Thanks for tagging @torkar
The instructions you linked are intended for working with OpenCL stuff in C++ in Stan Math (there is much more OpenCL related stuff implemented in Stan Math and most of it has not made it to Stan yet).
I think that is probably the first think linked if you write Stan GPU in google.
Instructions for CmdStan and OpenCL are now available here: 14 Parallelization | CmdStan User’s Guide
They are very new and thus probably have not been indexed by searches yet.
Here is a cmdstanr example:
library(cmdstanr)
generator = function(seed = 0, n = 1000, k = 10) {
set.seed(seed)
X <- matrix(rnorm(n * k), ncol = k)
y <- 3 * X[,1] - 2 * X[,2] + 1
y <- ifelse(runif(n) < 1 / (1 + exp(-y)), 1, 0)
list(k = ncol(X), n = nrow(X), y = y, X = X)
}
data <- generator(1, 100000, 20)
# we will write the data to da file ourselves
# so we dont do it twice for GPU an CPU version
data_file <- paste0(tempfile(), ".json")
write_stan_json(data, data_file)
opencl_options = list(
stan_opencl = TRUE,
opencl_platform_id = 0,
opencl_device_id = 0 #in your case its 1 here
)
model_code <- "
data {
int<lower=1> k;
int<lower=0> n;
matrix[n, k] X;
int y[n];
}
parameters {
vector[k] beta;
real alpha;
}
model {
target += bernoulli_logit_glm_lpmf(y | X, alpha, beta);
}
"
stan_file <- write_stan_file(model_code)
mod <- cmdstan_model(stan_file)
mod_cl <- cmdstan_model(stan_file, cpp_options = opencl_options)

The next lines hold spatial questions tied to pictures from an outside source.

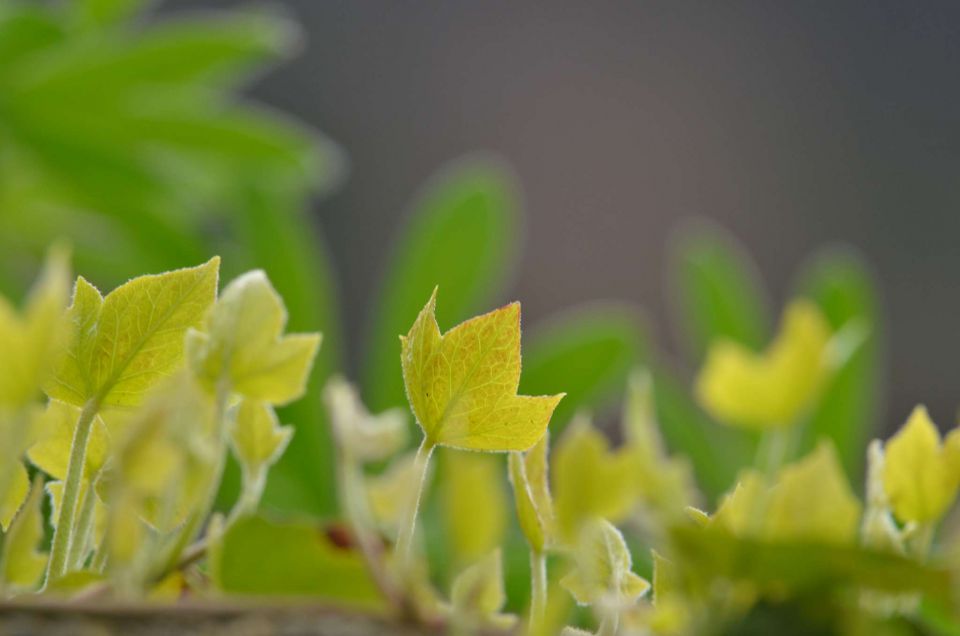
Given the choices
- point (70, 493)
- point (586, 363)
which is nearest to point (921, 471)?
point (70, 493)

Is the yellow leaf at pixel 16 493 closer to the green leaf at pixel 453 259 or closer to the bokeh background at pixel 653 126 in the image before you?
the green leaf at pixel 453 259

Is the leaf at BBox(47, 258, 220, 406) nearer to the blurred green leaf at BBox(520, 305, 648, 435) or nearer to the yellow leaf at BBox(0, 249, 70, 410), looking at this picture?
the yellow leaf at BBox(0, 249, 70, 410)

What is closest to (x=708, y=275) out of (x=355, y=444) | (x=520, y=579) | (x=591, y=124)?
(x=520, y=579)

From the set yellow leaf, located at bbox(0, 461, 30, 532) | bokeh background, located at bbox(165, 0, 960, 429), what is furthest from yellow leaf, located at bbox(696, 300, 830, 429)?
bokeh background, located at bbox(165, 0, 960, 429)

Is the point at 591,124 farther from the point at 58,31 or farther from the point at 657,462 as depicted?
the point at 657,462

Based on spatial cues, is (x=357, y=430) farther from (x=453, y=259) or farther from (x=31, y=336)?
(x=453, y=259)
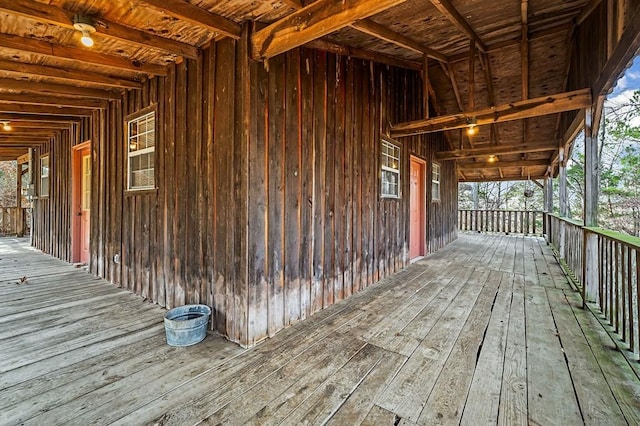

fit <- mod$sample(data = data_file, iter_sampling = 500, iter_warmup = 500, chains = 4, parallel_chains = 4, refresh = 0)
fit_cl <- mod_cl$sample(data = data_file, iter_sampling=500, iter_warmup = 500, chains = 4, parallel_chains = 4, refresh = 0)
We get the following:
CPU
Running MCMC with 4 parallel chains...
Chain 1 finished in 104.1 seconds.
Chain 3 finished in 104.4 seconds.
Chain 2 finished in 104.9 seconds.
Chain 4 finished in 104.7 seconds.
All 4 chains finished successfully.
Mean chain execution time: 104.5 seconds.
Total execution time: 105.7 seconds.
Running MCMC with 4 parallel chains...
GPU
Chain 3 finished in 15.6 seconds.
Chain 1 finished in 15.7 seconds.
Chain 2 finished in 15.7 seconds.
Chain 4 finished in 16.0 seconds.
All 4 chains finished successfully.
Mean chain execution time: 15.7 seconds.
Total execution time: 17.0 seconds.
In this example devices are selected at compile time.
Cmdstan 2.26 also support runtime selection of devices, but that has not made it to cmdstanr yet (it hopefully does this week). Will also add a vignette with exactly this example.